27/6/08

Muñeca


El tiempo, para ella, era una muñeca vestida de Dolce y Gabbana. Como una ausencia de sentido absoluto, donde sólo lo superficial cabía. Vestía la vida mientras la andaba en busca de algo que la sacase de esa agonía en que se había convertido tras ver que el mundo no paraba cada vez que ella lo necesitaba, y que, de repente, el sol seguía su curso a pesar de que ella se había anclado en la creencia o el deseo de que la luna ocupase la bóveda celeste con su palidez absoluta.
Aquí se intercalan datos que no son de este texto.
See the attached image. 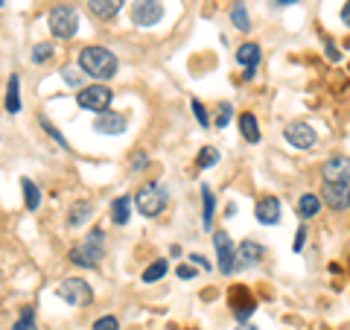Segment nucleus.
<instances>
[{
  "instance_id": "1",
  "label": "nucleus",
  "mask_w": 350,
  "mask_h": 330,
  "mask_svg": "<svg viewBox=\"0 0 350 330\" xmlns=\"http://www.w3.org/2000/svg\"><path fill=\"white\" fill-rule=\"evenodd\" d=\"M76 64H79L82 76H91V79H96V82H108L111 76H117V68H120V62H117L114 53L108 47H100V44L82 47Z\"/></svg>"
},
{
  "instance_id": "2",
  "label": "nucleus",
  "mask_w": 350,
  "mask_h": 330,
  "mask_svg": "<svg viewBox=\"0 0 350 330\" xmlns=\"http://www.w3.org/2000/svg\"><path fill=\"white\" fill-rule=\"evenodd\" d=\"M103 255H105V234H103V228H94L79 246L70 249V263L82 269H96Z\"/></svg>"
},
{
  "instance_id": "3",
  "label": "nucleus",
  "mask_w": 350,
  "mask_h": 330,
  "mask_svg": "<svg viewBox=\"0 0 350 330\" xmlns=\"http://www.w3.org/2000/svg\"><path fill=\"white\" fill-rule=\"evenodd\" d=\"M170 202V193H167V187H163L161 181H152L146 187H140L137 196L131 199V205L137 207V214H144L146 219H155L163 214V207H167Z\"/></svg>"
},
{
  "instance_id": "4",
  "label": "nucleus",
  "mask_w": 350,
  "mask_h": 330,
  "mask_svg": "<svg viewBox=\"0 0 350 330\" xmlns=\"http://www.w3.org/2000/svg\"><path fill=\"white\" fill-rule=\"evenodd\" d=\"M47 27L53 32V38L59 41H70L76 36V29H79V15H76V9L68 6V3H59L50 9L47 15Z\"/></svg>"
},
{
  "instance_id": "5",
  "label": "nucleus",
  "mask_w": 350,
  "mask_h": 330,
  "mask_svg": "<svg viewBox=\"0 0 350 330\" xmlns=\"http://www.w3.org/2000/svg\"><path fill=\"white\" fill-rule=\"evenodd\" d=\"M111 100H114L111 88L103 85V82L85 85V88H79V94H76V105L85 108V112H96V114L108 112V108H111Z\"/></svg>"
},
{
  "instance_id": "6",
  "label": "nucleus",
  "mask_w": 350,
  "mask_h": 330,
  "mask_svg": "<svg viewBox=\"0 0 350 330\" xmlns=\"http://www.w3.org/2000/svg\"><path fill=\"white\" fill-rule=\"evenodd\" d=\"M56 295H59L64 304H70V307H85V304L94 301L91 283L82 281V278H64L59 287H56Z\"/></svg>"
},
{
  "instance_id": "7",
  "label": "nucleus",
  "mask_w": 350,
  "mask_h": 330,
  "mask_svg": "<svg viewBox=\"0 0 350 330\" xmlns=\"http://www.w3.org/2000/svg\"><path fill=\"white\" fill-rule=\"evenodd\" d=\"M213 249H216V266L222 275H234L237 272V246L228 231H216L213 234Z\"/></svg>"
},
{
  "instance_id": "8",
  "label": "nucleus",
  "mask_w": 350,
  "mask_h": 330,
  "mask_svg": "<svg viewBox=\"0 0 350 330\" xmlns=\"http://www.w3.org/2000/svg\"><path fill=\"white\" fill-rule=\"evenodd\" d=\"M161 18H163L161 0H135V3H131V24L140 27V29L155 27Z\"/></svg>"
},
{
  "instance_id": "9",
  "label": "nucleus",
  "mask_w": 350,
  "mask_h": 330,
  "mask_svg": "<svg viewBox=\"0 0 350 330\" xmlns=\"http://www.w3.org/2000/svg\"><path fill=\"white\" fill-rule=\"evenodd\" d=\"M283 138H286V144L292 149H312L315 140H319V135H315V129L310 123H304V120H295V123H289L286 129H283Z\"/></svg>"
},
{
  "instance_id": "10",
  "label": "nucleus",
  "mask_w": 350,
  "mask_h": 330,
  "mask_svg": "<svg viewBox=\"0 0 350 330\" xmlns=\"http://www.w3.org/2000/svg\"><path fill=\"white\" fill-rule=\"evenodd\" d=\"M319 199L330 205L333 211H342V214H345L347 207H350V184H327V181H324Z\"/></svg>"
},
{
  "instance_id": "11",
  "label": "nucleus",
  "mask_w": 350,
  "mask_h": 330,
  "mask_svg": "<svg viewBox=\"0 0 350 330\" xmlns=\"http://www.w3.org/2000/svg\"><path fill=\"white\" fill-rule=\"evenodd\" d=\"M94 129L100 131V135H123V131L129 129V120H126V114H117V112H103L100 117L94 120Z\"/></svg>"
},
{
  "instance_id": "12",
  "label": "nucleus",
  "mask_w": 350,
  "mask_h": 330,
  "mask_svg": "<svg viewBox=\"0 0 350 330\" xmlns=\"http://www.w3.org/2000/svg\"><path fill=\"white\" fill-rule=\"evenodd\" d=\"M262 257H266V249L254 243V240H245V243H239V249H237V269L257 266V263H262Z\"/></svg>"
},
{
  "instance_id": "13",
  "label": "nucleus",
  "mask_w": 350,
  "mask_h": 330,
  "mask_svg": "<svg viewBox=\"0 0 350 330\" xmlns=\"http://www.w3.org/2000/svg\"><path fill=\"white\" fill-rule=\"evenodd\" d=\"M254 216L260 225H278L280 223V199L278 196H266L260 199L257 207H254Z\"/></svg>"
},
{
  "instance_id": "14",
  "label": "nucleus",
  "mask_w": 350,
  "mask_h": 330,
  "mask_svg": "<svg viewBox=\"0 0 350 330\" xmlns=\"http://www.w3.org/2000/svg\"><path fill=\"white\" fill-rule=\"evenodd\" d=\"M321 179L327 184H347L350 170H347V158H330L321 167Z\"/></svg>"
},
{
  "instance_id": "15",
  "label": "nucleus",
  "mask_w": 350,
  "mask_h": 330,
  "mask_svg": "<svg viewBox=\"0 0 350 330\" xmlns=\"http://www.w3.org/2000/svg\"><path fill=\"white\" fill-rule=\"evenodd\" d=\"M126 0H88V12L100 21H111L120 15V9H123Z\"/></svg>"
},
{
  "instance_id": "16",
  "label": "nucleus",
  "mask_w": 350,
  "mask_h": 330,
  "mask_svg": "<svg viewBox=\"0 0 350 330\" xmlns=\"http://www.w3.org/2000/svg\"><path fill=\"white\" fill-rule=\"evenodd\" d=\"M260 47L257 44H243V47L237 50V62L245 68V73H257V64H260Z\"/></svg>"
},
{
  "instance_id": "17",
  "label": "nucleus",
  "mask_w": 350,
  "mask_h": 330,
  "mask_svg": "<svg viewBox=\"0 0 350 330\" xmlns=\"http://www.w3.org/2000/svg\"><path fill=\"white\" fill-rule=\"evenodd\" d=\"M213 214H216V196L207 184H202V225L204 231L213 228Z\"/></svg>"
},
{
  "instance_id": "18",
  "label": "nucleus",
  "mask_w": 350,
  "mask_h": 330,
  "mask_svg": "<svg viewBox=\"0 0 350 330\" xmlns=\"http://www.w3.org/2000/svg\"><path fill=\"white\" fill-rule=\"evenodd\" d=\"M239 131H243V138L248 140V144H260V123H257V117L245 112V114H239Z\"/></svg>"
},
{
  "instance_id": "19",
  "label": "nucleus",
  "mask_w": 350,
  "mask_h": 330,
  "mask_svg": "<svg viewBox=\"0 0 350 330\" xmlns=\"http://www.w3.org/2000/svg\"><path fill=\"white\" fill-rule=\"evenodd\" d=\"M6 112L9 114L21 112V79H18V73L9 76V85H6Z\"/></svg>"
},
{
  "instance_id": "20",
  "label": "nucleus",
  "mask_w": 350,
  "mask_h": 330,
  "mask_svg": "<svg viewBox=\"0 0 350 330\" xmlns=\"http://www.w3.org/2000/svg\"><path fill=\"white\" fill-rule=\"evenodd\" d=\"M315 214H321V199L315 193H304L298 199V216L306 223V219H312Z\"/></svg>"
},
{
  "instance_id": "21",
  "label": "nucleus",
  "mask_w": 350,
  "mask_h": 330,
  "mask_svg": "<svg viewBox=\"0 0 350 330\" xmlns=\"http://www.w3.org/2000/svg\"><path fill=\"white\" fill-rule=\"evenodd\" d=\"M131 216V199L129 196H117V199L111 202V223L114 225H126Z\"/></svg>"
},
{
  "instance_id": "22",
  "label": "nucleus",
  "mask_w": 350,
  "mask_h": 330,
  "mask_svg": "<svg viewBox=\"0 0 350 330\" xmlns=\"http://www.w3.org/2000/svg\"><path fill=\"white\" fill-rule=\"evenodd\" d=\"M91 214H94V205H91V202H76V205L70 207L68 225H70V228H79L82 223H88V219H91Z\"/></svg>"
},
{
  "instance_id": "23",
  "label": "nucleus",
  "mask_w": 350,
  "mask_h": 330,
  "mask_svg": "<svg viewBox=\"0 0 350 330\" xmlns=\"http://www.w3.org/2000/svg\"><path fill=\"white\" fill-rule=\"evenodd\" d=\"M21 187H24V205H27V211H38V205H41L38 184L32 181V179H21Z\"/></svg>"
},
{
  "instance_id": "24",
  "label": "nucleus",
  "mask_w": 350,
  "mask_h": 330,
  "mask_svg": "<svg viewBox=\"0 0 350 330\" xmlns=\"http://www.w3.org/2000/svg\"><path fill=\"white\" fill-rule=\"evenodd\" d=\"M167 272H170V263H167V260H155V263H149V266L144 269L140 281H144V283H155V281H161Z\"/></svg>"
},
{
  "instance_id": "25",
  "label": "nucleus",
  "mask_w": 350,
  "mask_h": 330,
  "mask_svg": "<svg viewBox=\"0 0 350 330\" xmlns=\"http://www.w3.org/2000/svg\"><path fill=\"white\" fill-rule=\"evenodd\" d=\"M12 330H38L36 325V307H21L18 322L12 325Z\"/></svg>"
},
{
  "instance_id": "26",
  "label": "nucleus",
  "mask_w": 350,
  "mask_h": 330,
  "mask_svg": "<svg viewBox=\"0 0 350 330\" xmlns=\"http://www.w3.org/2000/svg\"><path fill=\"white\" fill-rule=\"evenodd\" d=\"M216 164H219V149L216 147H204L199 152V158H196V167L199 170H211V167H216Z\"/></svg>"
},
{
  "instance_id": "27",
  "label": "nucleus",
  "mask_w": 350,
  "mask_h": 330,
  "mask_svg": "<svg viewBox=\"0 0 350 330\" xmlns=\"http://www.w3.org/2000/svg\"><path fill=\"white\" fill-rule=\"evenodd\" d=\"M231 21H234V27L237 29H251V18H248V9H245V3H237L234 9H231Z\"/></svg>"
},
{
  "instance_id": "28",
  "label": "nucleus",
  "mask_w": 350,
  "mask_h": 330,
  "mask_svg": "<svg viewBox=\"0 0 350 330\" xmlns=\"http://www.w3.org/2000/svg\"><path fill=\"white\" fill-rule=\"evenodd\" d=\"M41 129H44V131H47V135H50L53 140H56V144H59V147H62L64 152H70V144H68V138H64V135H62V131H59L56 126H53V123H50V120H47V117H41Z\"/></svg>"
},
{
  "instance_id": "29",
  "label": "nucleus",
  "mask_w": 350,
  "mask_h": 330,
  "mask_svg": "<svg viewBox=\"0 0 350 330\" xmlns=\"http://www.w3.org/2000/svg\"><path fill=\"white\" fill-rule=\"evenodd\" d=\"M53 53H56V50H53V44H47V41L36 44V47H32V62H36V64H47L53 59Z\"/></svg>"
},
{
  "instance_id": "30",
  "label": "nucleus",
  "mask_w": 350,
  "mask_h": 330,
  "mask_svg": "<svg viewBox=\"0 0 350 330\" xmlns=\"http://www.w3.org/2000/svg\"><path fill=\"white\" fill-rule=\"evenodd\" d=\"M231 117H234V105L222 103V105H219V112H216V129H225L228 123H231Z\"/></svg>"
},
{
  "instance_id": "31",
  "label": "nucleus",
  "mask_w": 350,
  "mask_h": 330,
  "mask_svg": "<svg viewBox=\"0 0 350 330\" xmlns=\"http://www.w3.org/2000/svg\"><path fill=\"white\" fill-rule=\"evenodd\" d=\"M190 108H193V117L199 120V126H202V129L211 126V117H207V108H204L199 100H193V103H190Z\"/></svg>"
},
{
  "instance_id": "32",
  "label": "nucleus",
  "mask_w": 350,
  "mask_h": 330,
  "mask_svg": "<svg viewBox=\"0 0 350 330\" xmlns=\"http://www.w3.org/2000/svg\"><path fill=\"white\" fill-rule=\"evenodd\" d=\"M129 167H131V173H144L149 167V155H146V152H135L131 161H129Z\"/></svg>"
},
{
  "instance_id": "33",
  "label": "nucleus",
  "mask_w": 350,
  "mask_h": 330,
  "mask_svg": "<svg viewBox=\"0 0 350 330\" xmlns=\"http://www.w3.org/2000/svg\"><path fill=\"white\" fill-rule=\"evenodd\" d=\"M94 330H120L117 316H103V318H96V322H94Z\"/></svg>"
},
{
  "instance_id": "34",
  "label": "nucleus",
  "mask_w": 350,
  "mask_h": 330,
  "mask_svg": "<svg viewBox=\"0 0 350 330\" xmlns=\"http://www.w3.org/2000/svg\"><path fill=\"white\" fill-rule=\"evenodd\" d=\"M64 82L68 85H82V76H79V68H64Z\"/></svg>"
},
{
  "instance_id": "35",
  "label": "nucleus",
  "mask_w": 350,
  "mask_h": 330,
  "mask_svg": "<svg viewBox=\"0 0 350 330\" xmlns=\"http://www.w3.org/2000/svg\"><path fill=\"white\" fill-rule=\"evenodd\" d=\"M306 237H310V234H306V225H301V228H298V237H295V246H292V249H295V251H301V249H304V243H306Z\"/></svg>"
},
{
  "instance_id": "36",
  "label": "nucleus",
  "mask_w": 350,
  "mask_h": 330,
  "mask_svg": "<svg viewBox=\"0 0 350 330\" xmlns=\"http://www.w3.org/2000/svg\"><path fill=\"white\" fill-rule=\"evenodd\" d=\"M327 59H330V62H338V59H342V53L336 50V44H333V41H327Z\"/></svg>"
},
{
  "instance_id": "37",
  "label": "nucleus",
  "mask_w": 350,
  "mask_h": 330,
  "mask_svg": "<svg viewBox=\"0 0 350 330\" xmlns=\"http://www.w3.org/2000/svg\"><path fill=\"white\" fill-rule=\"evenodd\" d=\"M196 269H190V266H178V278H184V281H190V278H196Z\"/></svg>"
},
{
  "instance_id": "38",
  "label": "nucleus",
  "mask_w": 350,
  "mask_h": 330,
  "mask_svg": "<svg viewBox=\"0 0 350 330\" xmlns=\"http://www.w3.org/2000/svg\"><path fill=\"white\" fill-rule=\"evenodd\" d=\"M190 260L196 263V266H202V269H207V272H211V263H207L202 255H190Z\"/></svg>"
},
{
  "instance_id": "39",
  "label": "nucleus",
  "mask_w": 350,
  "mask_h": 330,
  "mask_svg": "<svg viewBox=\"0 0 350 330\" xmlns=\"http://www.w3.org/2000/svg\"><path fill=\"white\" fill-rule=\"evenodd\" d=\"M342 24H345V27L350 24V6H347V3L342 6Z\"/></svg>"
},
{
  "instance_id": "40",
  "label": "nucleus",
  "mask_w": 350,
  "mask_h": 330,
  "mask_svg": "<svg viewBox=\"0 0 350 330\" xmlns=\"http://www.w3.org/2000/svg\"><path fill=\"white\" fill-rule=\"evenodd\" d=\"M292 3H298V0H275V6L283 9V6H292Z\"/></svg>"
},
{
  "instance_id": "41",
  "label": "nucleus",
  "mask_w": 350,
  "mask_h": 330,
  "mask_svg": "<svg viewBox=\"0 0 350 330\" xmlns=\"http://www.w3.org/2000/svg\"><path fill=\"white\" fill-rule=\"evenodd\" d=\"M237 330H257V327H254V325H248V322H245V325H239Z\"/></svg>"
},
{
  "instance_id": "42",
  "label": "nucleus",
  "mask_w": 350,
  "mask_h": 330,
  "mask_svg": "<svg viewBox=\"0 0 350 330\" xmlns=\"http://www.w3.org/2000/svg\"><path fill=\"white\" fill-rule=\"evenodd\" d=\"M3 3H6V0H0V6H3Z\"/></svg>"
}]
</instances>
Blanco inmaculado de Vittorio y Luchino. Blanco de bodas. Blanco satén. Blanco marchito. Todo negado desde que descubrió que la vida no era predecible. Todo acabado desde que aprendió que las personas, para ella, ya no eran un bálsamo sino un lastre que arrastra. Y ese deambular sin sentido le llevó al sentido mismo y notó el frío de la desesperanza, la aguja del dolor, la muerte tan cercana, el aliento de la soledad. Y vio. Miró la muñeca con cierto desdén y no pudo sino musitar un breve responso y declinar cualquier invitación que la vida pudiese hacerle y abandonar. Negro de Armani, como no podía ser de otra forma, para marchar. Negro azabache. Negro brillante. El adiós a una vida pintada de falsos colores pastel. Supo, por primera y última vez, que el final es el principio cuando no hay final. Supo, que es mejor marchar que deambular, cuando no hay razones para estar. Supo, que quedarse era morir y que, para eso, lo mejor era partir. Negro azabache. Brillante. Eterno. La luz, supo también, puede ser así.